How to plot the difference between two histograms

986 Views Asked by At

I'm plotting two distributions as histplots, and would like to visualize the difference between them. The distributions are rather similar:

my plots

The code I am using to generate one of these plots looks like this:

sns.histplot(
    data=dfs_downvoted_percentages["only_pro"],
    ax=axes[0],
    x="percentage_downvoted",
    bins=30,
    stat="percent",
)

My supervisor suggested plotting the difference between the normalized distributions, basically displaying the subtraction of one plot form the other. The end result should be a plot where some bins go below 0 (if the bins in plot 2 are larger than in plot 1). Thus, similarities between the plots are erased and differences highlighted.

  1. Does this make sense? The plots are part of a paper which will hopefully be published; I haven't seen such a plot before, but as he explained it, it makes sense to me. Are there better ways to visualize what I want to express? I already have another plot where I filter out all values with x=0, so that the other ones become more visible.
  2. Is there an easy way to achieve this utilizing seaborn?

If not: I know how I can normalize the data and calculate percentage for each bin by hand. But what I couldn't find is a kind of plot that consists of bins and offers the possibility to have negative bins. I know how I could create a lineplot with 30 data points showing the calculated difference, but I'd rather have it visually similar to the original plots with bins instead of a line. What kind of plot could I use for that?

1

There are 1 best solutions below

0
On BEST ANSWER
  • Use np.histogram, which returns hist and bin_edges.
    • The same bin_edges must be used for both function calls.
    • Subtract the hist of each dataframe, and plot it against bin_edges.
  • Plot h_diff as a bar plot.
    • There is one more bin_edge than there are bars, so select all but the last value, bin_edges[:-1], for the x-axis labels passed to x=.
    • The x-ticks of a sns.barplot are 0-indexed, so reset the ticks with an extra tick, off-set them by -0.5, and relabel the ticks with all the bin_edges.
import pandas as pd
import seaborn as sns
import matplotlib.pyplot as plt
import numpy as np

# sample data
np.random.seed(2023)
a = np.random.normal(50, 15, (100,))
b = np.random.normal(30, 8, (100,))

# dataframe from sample distributions
df = pd.DataFrame({'a': a, 'b': b})

# calculate the histogram for each distribution
bin_edges = np.arange(10, 91, 10)

a_hist, _ = np.histogram(df.a, bins=bin_edges) 
b_hist, _ = np.histogram(df.b, bins=bin_edges) 

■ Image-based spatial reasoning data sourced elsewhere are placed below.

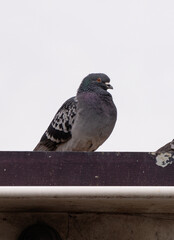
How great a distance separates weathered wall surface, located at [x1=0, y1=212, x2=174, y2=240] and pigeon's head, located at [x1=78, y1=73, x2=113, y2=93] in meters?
3.79

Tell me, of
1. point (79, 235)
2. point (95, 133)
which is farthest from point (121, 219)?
point (95, 133)

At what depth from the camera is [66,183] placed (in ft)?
14.1

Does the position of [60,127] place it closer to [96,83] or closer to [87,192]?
[96,83]

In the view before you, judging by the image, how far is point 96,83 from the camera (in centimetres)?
841

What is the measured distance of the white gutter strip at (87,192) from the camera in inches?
164

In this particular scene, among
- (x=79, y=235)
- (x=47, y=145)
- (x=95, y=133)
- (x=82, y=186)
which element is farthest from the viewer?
(x=47, y=145)

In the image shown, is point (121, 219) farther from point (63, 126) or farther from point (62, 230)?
point (63, 126)

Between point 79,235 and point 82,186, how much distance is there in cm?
47

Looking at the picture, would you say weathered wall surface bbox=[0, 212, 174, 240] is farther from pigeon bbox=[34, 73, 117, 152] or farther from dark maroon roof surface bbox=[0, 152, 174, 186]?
pigeon bbox=[34, 73, 117, 152]

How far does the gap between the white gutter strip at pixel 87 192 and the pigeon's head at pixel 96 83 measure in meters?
4.16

# calculate the difference
h_diff = a_hist - b_hist

# plot
fig, ax = plt.subplots(figsize=(7, 5))
sns.barplot(x=bin_edges[:-1], y=h_diff, color='tab:blue', ec='k', width=1, alpha=0.8, ax=ax)
ax.set_xticks(ticks=np.arange(0, 9)-0.5, labels=bin_edges)
ax.margins(x=0.1)
_ = ax.set(title='Difference between Sample A and B: hist(a) - hist(b)', ylabel='Difference', xlabel='Bin Ranges')

enter image description here

  • An alternate option, which I think is a better presentation of the data, and serves the purpose of showing the distribution of both data sets, is to plot the histograms together with dodged bars.
fig, ax = plt.subplots(figsize=(7, 5))
sns.histplot(data=df, multiple='dodge', common_bins=True, ax=ax, bins=bin_edges)

enter image description here